▶ _Lista de actividades_
A. Reproduzca del texto sobre el gato negro todo lo que va desde "Es un gato negro." hasta "por ahí, merodeando.".
B. Explique en una a tres oraciones por qué, según el texto sobre el gato negro, se omite el nombre del autor del artículo de opinión.
C. En el texto sobre el gato negro, ¿cómo maúlla el gato cuando acude en busca de comida?

----- Fragmento del documento -----

Un gato negro

Eduardo Flores

Es un gato negro. Sin más. Merodea por donde trabajo. No me lo imagino haciendo otra cosa.

Cuando acude en busca de comida maúlla en un tono que interpreto excesiva y sospechosamente lastimero. Y mi curiosidad, a veces, me lleva a imaginar en qué gasta la vida el resto del tiempo. Sí, merodea, ya lo he dicho, es una forma de hablar y que los improbables me entiendan. Pero tampoco puedo decir que lo haya visto por ahí, merodeando.

¿Qué hace, pues, el jodío gato negro?

Me intriga su inteligencia. Y no lo veo preguntándose por mi paradero o mi actividad en los ratos que no nos frecuentamos.

No sé en qué momento nuestra historia se fundió con la de los gatos. De lo que sí estoy convencido es que fueron ellos quienes tomaron, voluntariamente y con una determinación inaccesible para nuestras delicadas entendederas, la decisión final. Observando la relación entre sapiens y gatos algo no cuadra, eso también está claro: se antoja esquiva la motivación de los primeros para conservar la compañía de unos segundos de los que no se percibe más que una permanente amenaza que sabemos -creemos o queremos creer- nunca llegará a materializarse daño: les basta saberse por encima. Probablemente la razón que me impide imaginar a este gato negro que contemplo, buscando, entre muchas otras cosas, y por decir, la verdad -la de la uve mayúscula, la de la altura, con la que hinchar el pecho gatuno-, en sus ratos libres.

Si la picaresca del bicho gato es innegable también lo sería la maldad en el fondo de su amenaza. Y si es cierto que cuando el diablo se aburre, mata moscas con el rabo, mi gato negro, al que no puedo imaginarme aburrido y sí haciendo lo propio con las moscas del tedio -como cualquier otro gato, por otra parte-, por el gusto y nada más que el gusto, también lo es, que, ni de puta coña, anda por estas llanuras marismeñas buscando algo que podría ser tan absurdo tal vez como la verdad. Es sabiduría del gato: no es maldad, sino otra cosa.

Una sabiduría muy superior a la del sapiens, insisto: un fulano de tal (se omite el nombre, por puro placer sapiens, que bien podría ser gatuno) titula un artículo de opinión con una verdad subrayada, artículo apuntalado de datos que, en esencia, no hacen sino erigir una disparatada falacia: la opresión sobre los hombros del escritor blanco contemporáneo bajo el auge de las feroces y jóvenes y escritoras y feministas (para las que la maternidad no habría de resultar obstáculo, cosas de otra época, ya superadas y yatúsabe). Una plaga, válgame un Vargas Llosa. Bien pues, fulano de tal, escritorzuelo con aires y escaso éxito y mucho llanto velado derramado en tinta, se encapa de posverdá para abrirnos los ojos. Algo que, a estas alturas ya es para todos certeza, mi gato negro nunca haría.

----- Material proporcionado -----

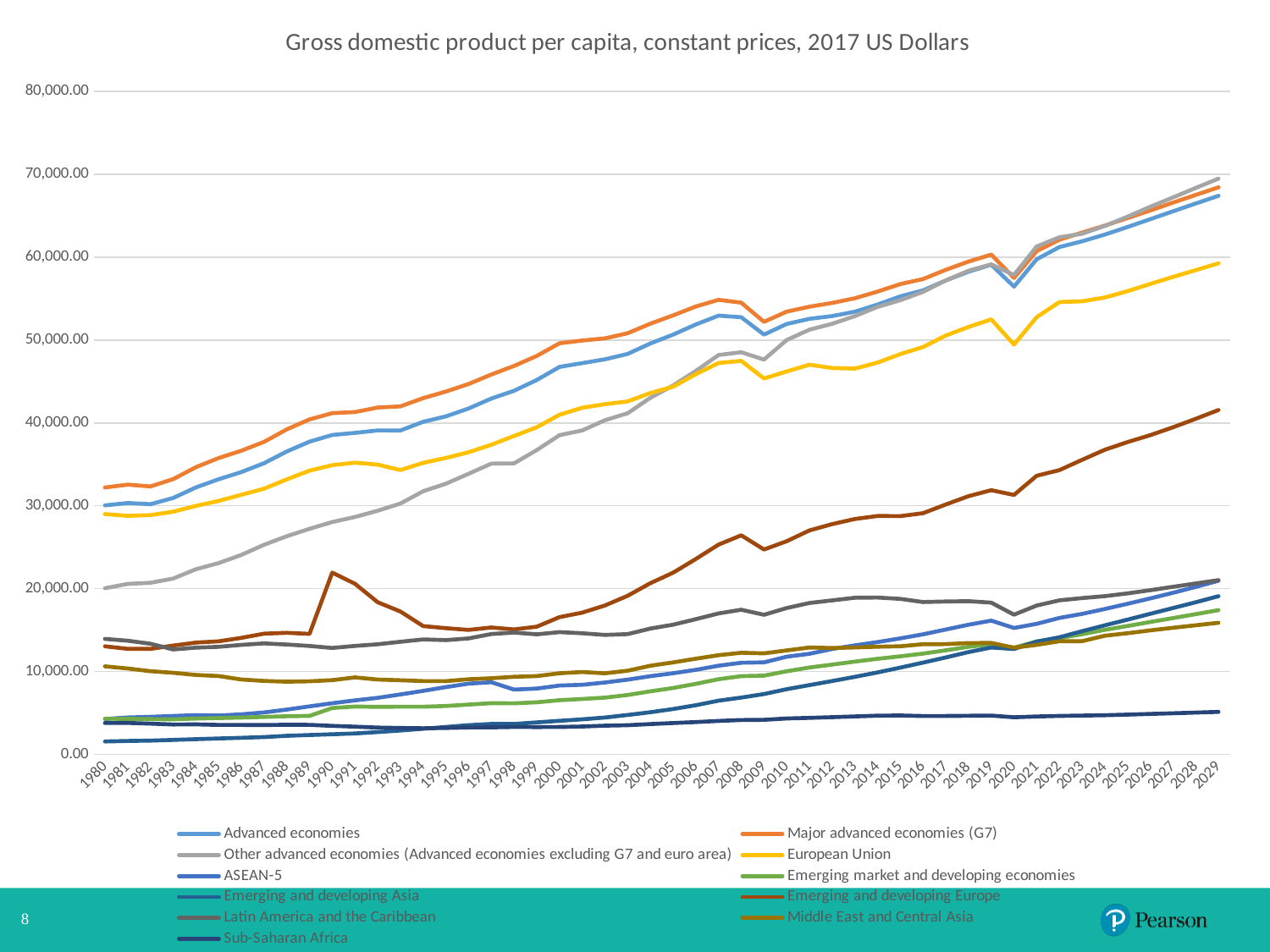
Which series has the lowest value in 1980? Emerging and developing Asia What is the title of the chart? Gross domestic product per capita, constant prices, 2017 US Dollars Which series has the lowest value in 2029? Sub-Saharan Africa How many years are plotted along the x axis? 50 What kind of chart is shown on the slide? Line chart In 2029, which is larger: Major advanced economies (G7) or European Union? Major advanced economies (G7) How many series does the legend list? 11 Is the value for European Union in 2029 greater or less than 60,000.00? less Does the Advanced economies series generally rise or fall from 1980 to 2029? Rise Is the value for Major advanced economies (G7) in 1980 greater or less than 30,000.00? greater Is the value for Emerging and developing Asia in 1980 greater or less than 10,000.00? less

-----

▶ _Ejercicio resuelto_
A.
Es un gato negro. Sin más. Merodea por donde trabajo. No me lo imagino haciendo otra cosa.

Cuando acude en busca de comida maúlla en un tono que interpreto excesiva y sospechosamente lastimero. Y mi curiosidad, a veces, me lleva a imaginar en qué gasta la vida el resto del tiempo. Sí, merodea, ya lo he dicho, es una forma de hablar y que los improbables me entiendan. Pero tampoco puedo decir que lo haya visto por ahí, merodeando.

B. El nombre se omite por puro placer sapiens. Según el texto, ese placer bien podría ser también gatuno.

C. Maúlla en un tono que se interpreta como excesiva y sospechosamente lastimero.